Steps to Achieving Outcome-Based Energy Codes

Code & Policy / Outcome-Based Performance

Outcome-based energy codes require that a number of policy, data and administration pieces be put in place. Key to the process are:

  1. Better data about actual building performance
    Information about how the building stock is currently performing is sparse.  More and better information about building performance must be made available to policymakers, code jurisdictions, and the market so that realistic building performance targets can be set. Some jurisdictions have adopted disclosure ordinances which require building owners to provide current building energy performance information to interested parties in a leasing or sale transaction.
  2. Adjustable tracking/reporting tools
    Tools and methodologies are needed for consistent reporting of performance information. Although better disclosure information may allow jurisdictions to set building performance targets, these targets must account for typical variations in schedule, use and occupant density, and other factors associated with individual building use patterns.
  3. Commitment and enforcement mechanisms
    Current code enforcement strategies generally end at building completion (when the certificate of occupancy is issued). To extend code scope into the operational life of the building, new incentives and enforcement mechanisms must be developed.

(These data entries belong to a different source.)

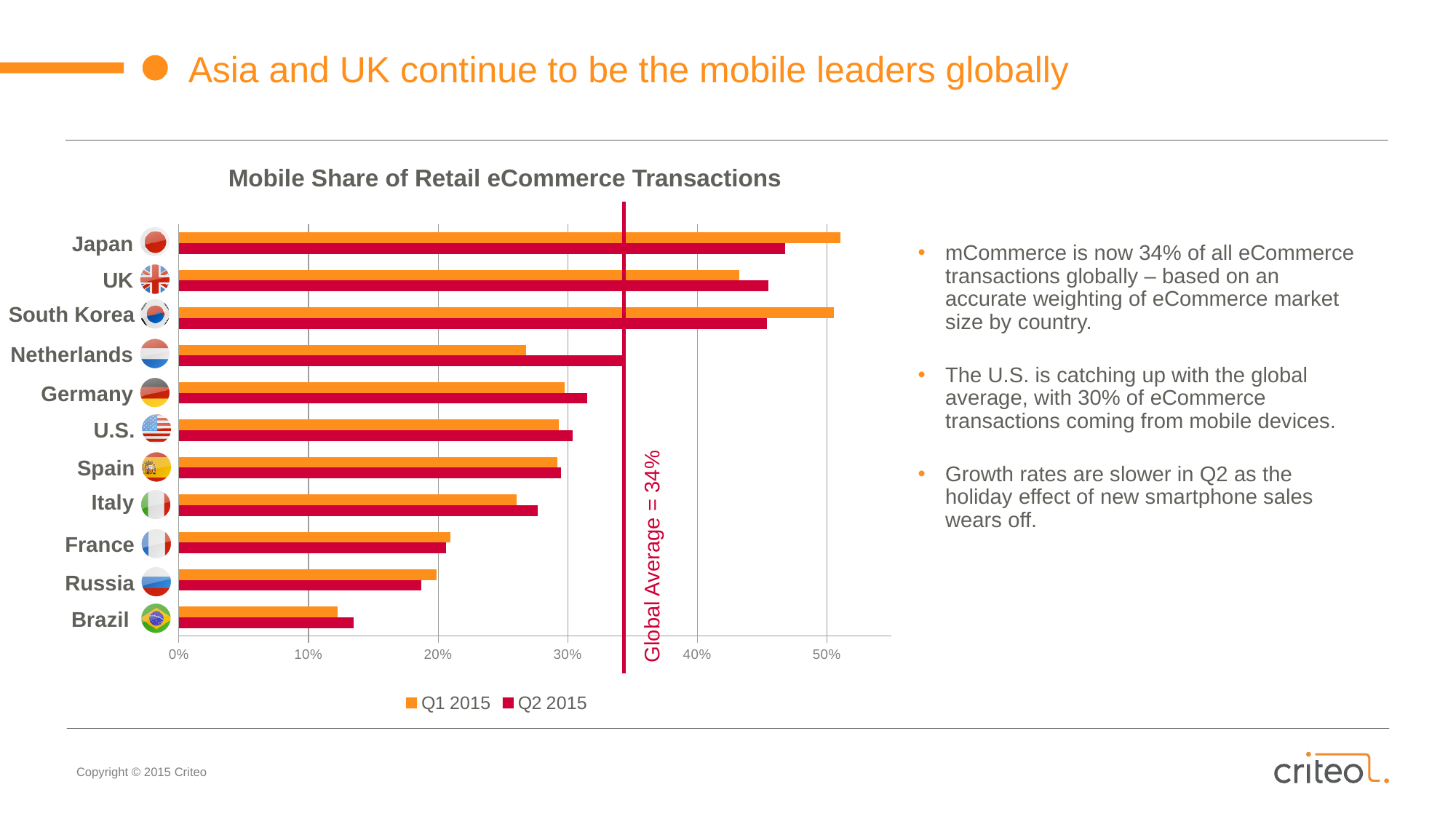
How many countries are shown in the chart? 11 Which country has the lowest Q2 2015 mobile share? Brazil Is the Q2 2015 value for UK greater or less than 40%? greater How many series does the legend list? 2 What global average value is marked by the vertical line on the chart? 34% What kind of chart is shown on the slide? Bar chart For Japan, which is larger: the Q1 2015 value or the Q2 2015 value? Q1 2015 For Netherlands, which is larger: the Q1 2015 value or the Q2 2015 value? Q2 2015 Is the Q2 2015 value for Italy greater or less than 30%? less Which country has the lowest Q1 2015 mobile share? Brazil Is the Q1 2015 value for Netherlands greater or less than 30%? less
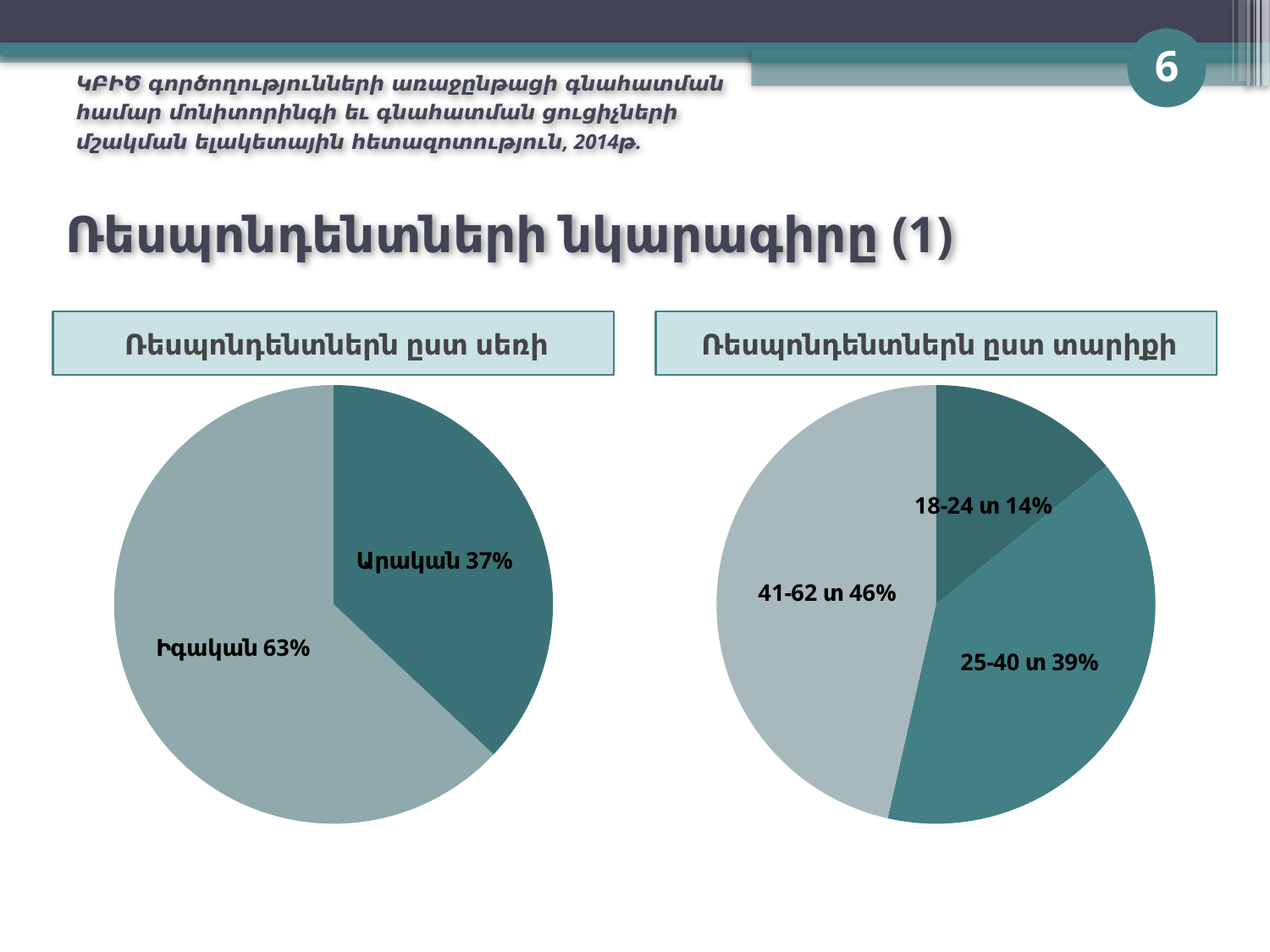
In the right chart (Ռեսպոնդենտներն ըստ տարիքի), which age group has the smallest share? 18-24 տ In the right chart (Ռեսպոնդենտներն ըստ տարիքի), what share is labelled for 18-24 տ? 14% In the left chart (Ռեսպոնդենտներն ըստ սեռի), what share is labelled for Իգական? 63% In the right chart (Ռեսպոնդենտներն ըստ տարիքի), which is larger: the share for 25-40 տ or for 41-62 տ? 41-62 տ In the left chart (Ռեսպոնդենտներն ըստ սեռի), which slice is the largest? Իգական What kind of chart is the left chart titled "Ռեսպոնդենտներն ըստ սեռի"? Pie chart In the right chart (Ռեսպոնդենտներն ըստ տարիքի), which age group has the largest share? 41-62 տ In the left chart (Ռեսպոնդենտներն ըստ սեռի), what share is labelled for Արական? 37% In the right chart (Ռեսպոնդենտներն ըստ տարիքի), what share is labelled for 25-40 տ? 39% In the left chart (Ռեսպոնդենտներն ըստ սեռի), what is the difference between the Իգական and Արական shares? 26% How many slices does the right pie chart (Ռեսպոնդենտներն ըստ տարիքի) have? 3 How many slices does the left pie chart (Ռեսպոնդենտներն ըստ սեռի) have? 2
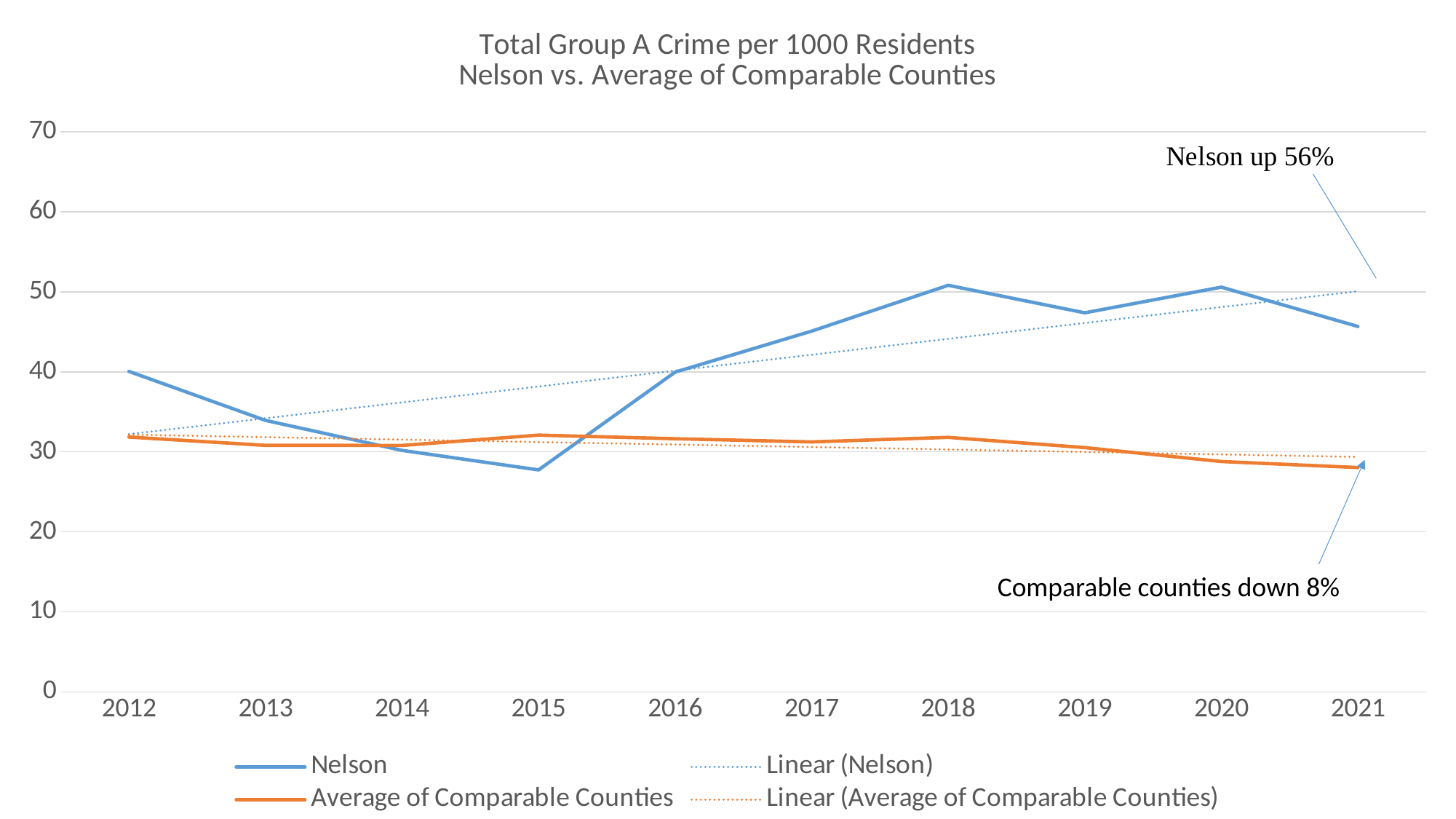
How many entries does the legend list? 4 How many years are plotted along the x axis? 10 Is the Nelson value for 2012 greater or less than 30? greater In which year is the Nelson value lowest? 2015 Is the Nelson value for 2021 greater or less than 40? greater Is the Average of Comparable Counties value for 2018 greater or less than 40? less What kind of chart is shown on the slide? line chart Does the Linear (Nelson) trend line rise or fall from 2012 to 2021? rise In 2015, which is larger: Nelson or Average of Comparable Counties? Average of Comparable Counties According to the annotation on the chart, by what percentage is Nelson up? 56% In 2021, which is larger: Nelson or Average of Comparable Counties? Nelson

These may take the form of performance bonds, annual inspections, utility rate accelerators, or other strategies.
  4. Metering capabilities
    To manage operational energy use effectively, building operators and tenants must have access to good information about how the building is performing on an ongoing basis. This implies that various feedback and submetering capabilities must be integrated into the design to enable real-time performance monitoring and response.